Sacrocolpopexy is a More Invasive Procedure
Sacrocolpopexy is an invasive surgical procedure that is most frequently used in the treatment of women with vaginal or uterine prolapse. This condition happens when muscles or the tissue that are supposed to hold the pelvis in certain position are weakened either due to the child birth, age, straining physical activity, or gaining the weight.
Predominantly, the consequences of this condition are related to urinary incontinence. Yet, they can also trigger problems with bowel movement, along with painful intercourse and sexual dysfunction.
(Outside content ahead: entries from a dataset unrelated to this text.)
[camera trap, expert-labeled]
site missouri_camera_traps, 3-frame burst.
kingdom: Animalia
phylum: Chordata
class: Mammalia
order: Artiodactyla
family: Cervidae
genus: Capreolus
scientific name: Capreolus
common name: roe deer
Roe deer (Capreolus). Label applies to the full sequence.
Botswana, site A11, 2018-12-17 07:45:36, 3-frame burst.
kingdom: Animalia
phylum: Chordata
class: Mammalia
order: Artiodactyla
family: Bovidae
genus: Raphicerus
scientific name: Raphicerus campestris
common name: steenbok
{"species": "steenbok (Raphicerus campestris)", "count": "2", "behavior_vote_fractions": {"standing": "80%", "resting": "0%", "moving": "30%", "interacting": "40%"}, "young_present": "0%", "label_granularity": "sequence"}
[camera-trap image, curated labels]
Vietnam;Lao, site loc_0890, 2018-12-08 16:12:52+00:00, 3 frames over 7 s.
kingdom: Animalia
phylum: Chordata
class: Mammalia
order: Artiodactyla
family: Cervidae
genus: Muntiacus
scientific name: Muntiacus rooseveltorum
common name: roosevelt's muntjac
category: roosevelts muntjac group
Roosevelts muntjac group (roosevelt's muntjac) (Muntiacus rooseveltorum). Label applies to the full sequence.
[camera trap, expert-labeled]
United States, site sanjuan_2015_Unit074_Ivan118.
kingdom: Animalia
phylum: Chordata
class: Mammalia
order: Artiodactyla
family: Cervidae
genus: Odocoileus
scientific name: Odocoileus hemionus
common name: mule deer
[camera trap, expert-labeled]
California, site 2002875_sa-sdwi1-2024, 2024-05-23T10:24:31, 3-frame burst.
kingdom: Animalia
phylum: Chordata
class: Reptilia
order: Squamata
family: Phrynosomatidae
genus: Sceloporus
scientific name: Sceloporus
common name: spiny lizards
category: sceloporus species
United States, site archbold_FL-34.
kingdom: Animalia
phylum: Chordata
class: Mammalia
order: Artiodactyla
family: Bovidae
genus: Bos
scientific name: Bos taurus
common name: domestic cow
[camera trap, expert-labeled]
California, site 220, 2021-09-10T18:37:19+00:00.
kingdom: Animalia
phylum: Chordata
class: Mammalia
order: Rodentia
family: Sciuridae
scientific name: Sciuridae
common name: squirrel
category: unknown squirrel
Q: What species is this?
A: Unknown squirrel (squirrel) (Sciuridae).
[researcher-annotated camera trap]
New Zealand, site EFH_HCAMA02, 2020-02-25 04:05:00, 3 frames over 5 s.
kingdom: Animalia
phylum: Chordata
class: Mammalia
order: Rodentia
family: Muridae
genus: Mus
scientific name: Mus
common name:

However not all the women with these problems are adequate candidates. During sacrocolpopexy, vaginal vault prolapse will be corrected surgically by stitching the top of vagina or the cervix to the sacrum (tail bone), either with permanent stitches or with the help of a mesh, which will have to hold the vagina in its natural position.
It used to be commonly performed as an open surgery, done under general anesthesia and by a gynecologist, and the traditional approach requires a very long incision in the lower part of the abdomen. However, a newer and somewhat simpler procedure, called da Vinci sacrocolpopexy is also available now and it is minimally invasive, requiring very small incisions. In comparison to the traditional approach it has numerous benefits but the doctor is the one who decides which patient is a suitable candidate for it.
The most typical complications related to this procedure include pain, discomfort, infections, bleeding, blood clots and an adverse reaction to anesthetics. Rectum or bladder wall perforation, or pain during intercourse may also be experienced after the procedure.
Finally, since this is a very complicated surgery, in cases in which the mesh is used, it is possible that it comes out through the vagina, or that the urethra will be damaged, but this possibility is usually checked when the procedure is over. However, if everything goes well, as according to the statistics does in more than 90 % of cases the patient will have to stay in the hospital for 5 days while after 2 weeks she will be able to go back slowly to everyday activities.
To sum up, both colposcopy and sacrocolpopexy are procedures carried out by gynecologists. The difference between the two lie in the fact that coposcopy is commonly carried out during regular check-ups while the sacrocolpopexy is necessary in cases of vaginal vault prolapse. Thus, the latter is considered to be a much more serious procedure.